SS surplus is invested in a special issue of US government bonds and the amount of those speical issue bonds are not affected by Congressional spending in the general fund... they would have been the same amount even if Congress had a balanced budget for the general fund.

Hang on a sec. Those government bonds that are purchased using money from the Social Security trust fund means the revenue gained from the sale of the bonds can be spent on anything.

The Social Security tax revenues that are exchanged for the U.S. government obligations go into the general fund of the U.S. Treasury, and they are indistinguishable from all other revenues in the general fund.
 
The sale of the special issue bonds isn't revenue! Also, since general fund spending isn't a factor in calculating the surplus that is inveted in those special issue bonds the amount that would be invested in thoe special issue bonds is totally unaffected by what general account spending is!

Now the purchase of those special issue bonds provides the general fund with cash that is does use in lieu of issuing bonds to the public but the amount of special issue bonds would be the same if the general fund ran a surplus or a deficit... so there is no valid point to be made as you are suggesting.

ETA: I'll concede that the wording in the document is poor, but the issuance of bonds to the SS Trust Fund or the general public are not revenue to the general fund. Revenues are taxes and fees collected.
 
The sale of the special issue bonds isn't revenue! Also, since general fund spending isn't a factor in calculating the surplus that is inveted in those special issue bonds the amount that would be invested in thoe special issue bonds is totally unaffected by what general account spending is!

Now the purchase of those special issue bonds provides the general fund with cash that is does use in lieu of issuing bonds to the public but the amount of special issue bonds would be the same if the general fund ran a surplus or a deficit... so there is no valid point to be made as you are suggesting.

ETA: I'll concede that the wording in the document is poor, but the issuance of bonds to the SS Trust Fund or the general public are not revenue to the general fund. Revenues are taxes and fees collected.

OK, my bad in calling the money from the sale of the bonds as being revenue. It doesn't change the fact that the funds from these bonds go into the general fund and can be spent on anything.
 
OK, my bad in calling the money from the sale of the bonds as being revenue. It doesn't change the fact that the funds from these bonds go into the general fund and can be spent on anything.
True, but do you understand that the "funds from those bonds that go into the general fund" are a function of SS taxes collected, interest received and benefits paid so the amount would be the same whetner the general fund ran a surplus or a deficit, right?

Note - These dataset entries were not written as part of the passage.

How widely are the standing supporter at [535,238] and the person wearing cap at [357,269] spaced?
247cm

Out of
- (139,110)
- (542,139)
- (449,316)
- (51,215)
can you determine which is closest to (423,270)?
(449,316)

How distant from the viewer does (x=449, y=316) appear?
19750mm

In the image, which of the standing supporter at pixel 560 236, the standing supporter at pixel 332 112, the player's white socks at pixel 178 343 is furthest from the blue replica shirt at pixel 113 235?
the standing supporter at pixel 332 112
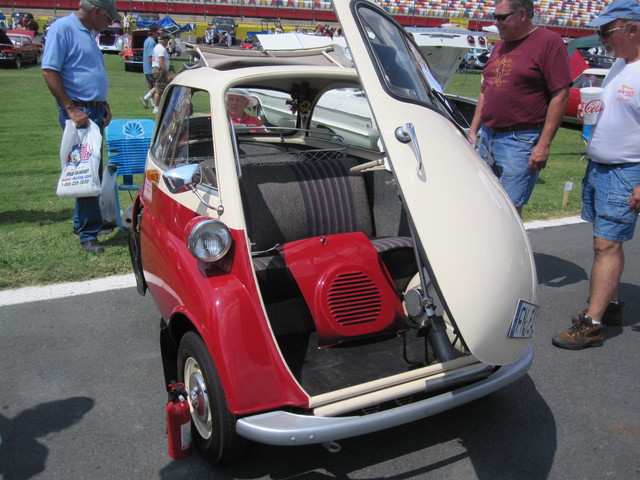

IOW, Congressional decisions on spending don't impact the SS Trust Fund surplus one iota.
 
Dad had dementia.
Dad watched a lot of TV programs (and received box load of junk mail) that would get him really riled up about congress stealing/spending SS funds.

It was always a challenge to walk him back from the ledge by trying to explain that the SS trust fund surplus needed to be invested in "something" to earn a return and the (allegedly) safest retirement trust fund investment is US gov bonds. (safest investment in this case being the "cleanest dirty shirt in the hamper").
 
Your post shows a total misunderstanding of how social security operates within the federal budget that unfortunately is not uncommon.

Oh! So there is no issue with SS! Congress doesn’t touch it. Thanks for correction.
 
I
Your post shows a total misunderstanding of how social security operates within the federal budget that unfortunately is not uncommon.

Oh! So there is no issue with SS! Congress doesn’t touch it. Thanks for correction.
The Social Security trustees can't just keep the surplus as stacks of dollar bills in a warehouse until needed to pay benefits. They have to invest to get interest so that the surplus will last as long as possible. The best safe investments are the special issue U.S Treasury bonds, which are backed by the full faith and credit of the United States government, the same as every other US Treasury bill or bond.